Grantland’s Zach Lowe had this to say about Toronto’s acquisition of Gay:
“But this isn’t the ideal way to build a team. That’s both easy to say and true. The ideal way to build a team is to either nail a top-3 pick or ace free agency. Toronto had its chance at the draft pick route in 2006, but had the poor luck of picking in a year with no Tim Duncan/Derrick Rose/Dwight Howard type at the top of everyone’s draft list. As for free agents, Toronto has basically no history of attracting real game-changers, who are tough to attract anyway, without Bird rights, beaches, or other game-changing stars already present.”
He was being nice.
Rumours abound that Rudy Gay is in line for an extension from the Raps just as soon as Colangelo is extended, himself. By 2014, Lowry with DeRozan and Gay will comprise more than ⅔ of the Raptors’ cap space. Essentially, this is your basketball team for the next half decade, barring an even more expensive firesale down the road. This is all you get with an indeterminate contribution from Valanciunas. Does Sam Presti look at this team and quibble? Would Daryl Morey pin his hopes to such severely flawed players with almost no hope for financial flexibility or upside? For all your Kaponos and O’Neals and Turkoglus, you circle back around to Rudy Gay. Yes, this is your team.
Coroner's Report (I mean, conclusion)
It’s both ironic and fitting that this week, the general manager that I am on record as speculating that he is a spy sent to destroy this team, strip it and ship its parts to Las Vegas is also presiding over the most sophisticated basketball analysis project since James Naismith decided to keep score. That the Raptors are capable of, simultaneously, incredible innovation and regressive, anachronistic teamcraft speaks to the very essence of what this team has represented for the past seven years (and the 11 before that, to be fair): they are neither committed nor capable of winning yet they cannot power down to reassess and rebuild. They hand out lavish contracts as a vote of confidence to inconsequential talent, then expensively trade that talent on a whim. They avoid the draft whenever possible yet show the kind of commitment to a few of their draft picks to the detriment of all else. This Raptors team may be both in possession of the finest secrets to winning basketball games ever assembled while fielding a team incapable of hearing the message. Even the fans, loyal and present, have only ever shown a collective ability to do one thing -- boo departed stars.

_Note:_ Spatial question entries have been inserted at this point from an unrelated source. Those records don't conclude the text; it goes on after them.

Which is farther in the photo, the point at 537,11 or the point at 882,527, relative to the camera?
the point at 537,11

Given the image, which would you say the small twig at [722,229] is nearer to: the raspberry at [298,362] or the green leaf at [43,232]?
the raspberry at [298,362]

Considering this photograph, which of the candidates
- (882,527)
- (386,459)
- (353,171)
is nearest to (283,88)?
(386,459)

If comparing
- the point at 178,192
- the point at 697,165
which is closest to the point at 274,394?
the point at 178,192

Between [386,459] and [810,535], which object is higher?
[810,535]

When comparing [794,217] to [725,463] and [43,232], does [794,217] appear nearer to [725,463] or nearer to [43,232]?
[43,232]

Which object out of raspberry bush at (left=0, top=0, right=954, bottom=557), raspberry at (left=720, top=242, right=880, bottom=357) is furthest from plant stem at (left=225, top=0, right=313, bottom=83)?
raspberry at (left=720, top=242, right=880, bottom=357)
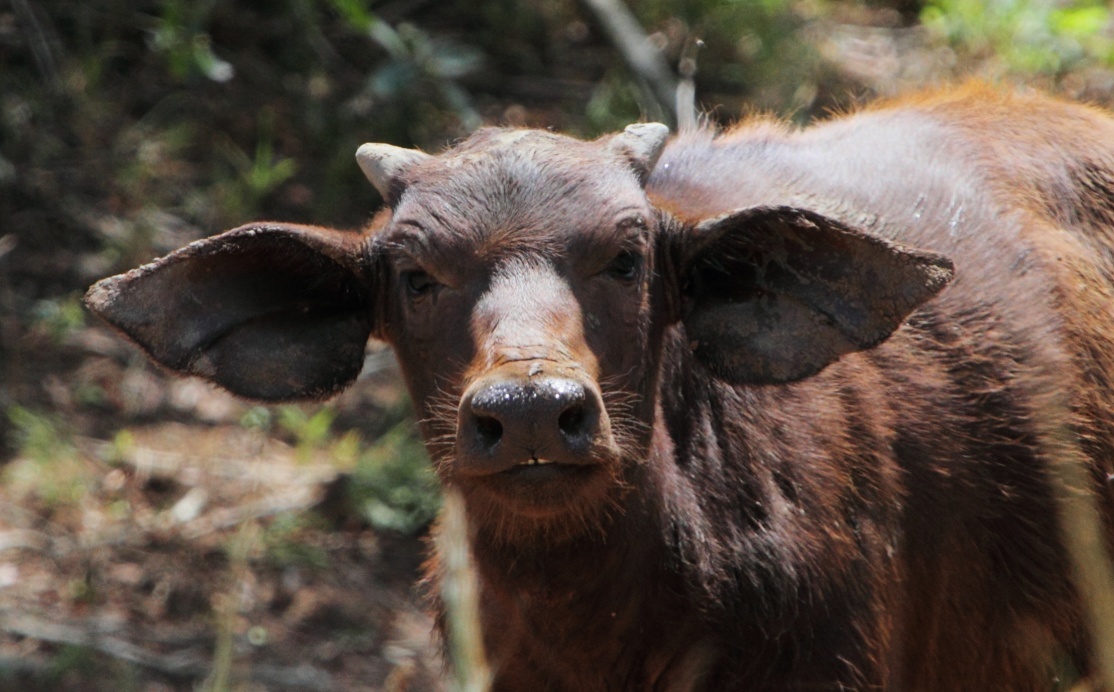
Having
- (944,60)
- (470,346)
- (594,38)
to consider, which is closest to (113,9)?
(594,38)

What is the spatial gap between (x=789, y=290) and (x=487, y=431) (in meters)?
1.22

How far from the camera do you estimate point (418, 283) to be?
4.38 meters

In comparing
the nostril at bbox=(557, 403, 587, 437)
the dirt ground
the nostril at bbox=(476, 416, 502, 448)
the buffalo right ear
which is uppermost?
the nostril at bbox=(557, 403, 587, 437)

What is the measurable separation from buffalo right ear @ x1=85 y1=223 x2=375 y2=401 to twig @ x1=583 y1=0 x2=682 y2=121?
3374 mm

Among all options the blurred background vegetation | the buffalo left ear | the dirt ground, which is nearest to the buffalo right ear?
the buffalo left ear

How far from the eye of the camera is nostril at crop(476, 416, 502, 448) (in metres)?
3.70

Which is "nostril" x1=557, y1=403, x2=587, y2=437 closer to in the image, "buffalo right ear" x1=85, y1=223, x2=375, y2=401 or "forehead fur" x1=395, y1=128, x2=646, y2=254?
"forehead fur" x1=395, y1=128, x2=646, y2=254

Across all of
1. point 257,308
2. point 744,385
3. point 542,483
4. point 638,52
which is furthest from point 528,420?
point 638,52

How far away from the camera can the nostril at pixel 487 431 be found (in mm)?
3703

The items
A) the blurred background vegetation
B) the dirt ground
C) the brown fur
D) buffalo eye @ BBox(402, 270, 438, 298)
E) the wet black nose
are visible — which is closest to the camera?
the wet black nose

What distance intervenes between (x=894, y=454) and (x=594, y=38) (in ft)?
19.5

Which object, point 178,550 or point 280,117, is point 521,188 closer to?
point 178,550

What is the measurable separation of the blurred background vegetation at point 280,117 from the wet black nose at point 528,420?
13.0 feet

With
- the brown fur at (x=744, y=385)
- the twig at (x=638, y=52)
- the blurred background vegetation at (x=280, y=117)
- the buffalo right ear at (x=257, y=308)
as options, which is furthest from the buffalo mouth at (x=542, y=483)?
the twig at (x=638, y=52)
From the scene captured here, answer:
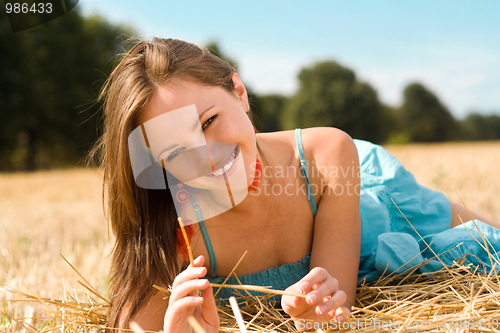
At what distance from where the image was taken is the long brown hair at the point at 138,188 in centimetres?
131

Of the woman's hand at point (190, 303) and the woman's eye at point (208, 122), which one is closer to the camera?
the woman's hand at point (190, 303)

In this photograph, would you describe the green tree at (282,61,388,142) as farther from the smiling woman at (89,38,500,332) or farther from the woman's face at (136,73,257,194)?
the woman's face at (136,73,257,194)

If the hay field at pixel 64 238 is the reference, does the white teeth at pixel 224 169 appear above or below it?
above

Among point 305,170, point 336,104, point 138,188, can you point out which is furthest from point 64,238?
point 336,104

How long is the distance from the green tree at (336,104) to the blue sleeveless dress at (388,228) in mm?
25145

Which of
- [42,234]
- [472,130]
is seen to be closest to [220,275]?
[42,234]

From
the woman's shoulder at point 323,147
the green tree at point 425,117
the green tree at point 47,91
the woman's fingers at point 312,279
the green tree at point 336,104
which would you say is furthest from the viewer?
the green tree at point 425,117

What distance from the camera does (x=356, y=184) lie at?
1.57m

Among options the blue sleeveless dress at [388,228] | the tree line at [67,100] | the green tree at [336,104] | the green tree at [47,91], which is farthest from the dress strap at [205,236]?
the green tree at [336,104]

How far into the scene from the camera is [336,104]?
92.2 feet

I like to joke about how the Blue Jays appear in so many baseball movies (I’m talking the Major Leagues(s), Little Big League, etc.) as montage opponents while the protagonist team finally “puts it together” in the films’ second acts. Essentially, these fictional Jays were a team full of extras. Their purpose was just to “be there” like a mogul or a pylon. Though I don’t think expansion had touched down at Pearson at the time of Celtic Pride or Eddie, it is Toronto’s basketball team that has carried on the spirit of merely existing as a tiny hurdle in others’ narratives.
And, therefore, being a Raptor fan takes on a certain surreal quality. It’s like being a fan of that indie band that was never cool to begin with. It’s like playing the Shepherd in the Christmas play. It’s like being Jesse Heiman. And nothing is going to change this strange reality; nothing except winning (and winning and winning). Not a Steve Nash patriotic homecoming; not a flashy, $20 million forward; not even a display of technological wizardry resigned to be ignored by the guttiness of careerist journeymen players and coaches. It’s everything. Putting it all together: the players and the plays. It’s recognizing value then maximizing it. It’s asking “what else can we do?” not in exacerbation but because there’s always another angle and another edge. It’s time to bring in the wins. And it’s time to roll over this Colangelo guy, roll up our sleeves and roll through the NBA. Let’s roll.
N.B. Thank you for reading The B.C. Autopsy. I hope it was as therapeutic for you to read as it was for me to write. Thanks to zgall1 for suggesting this project. If you need me, I’ll be in my happy place. No one can hurt me there.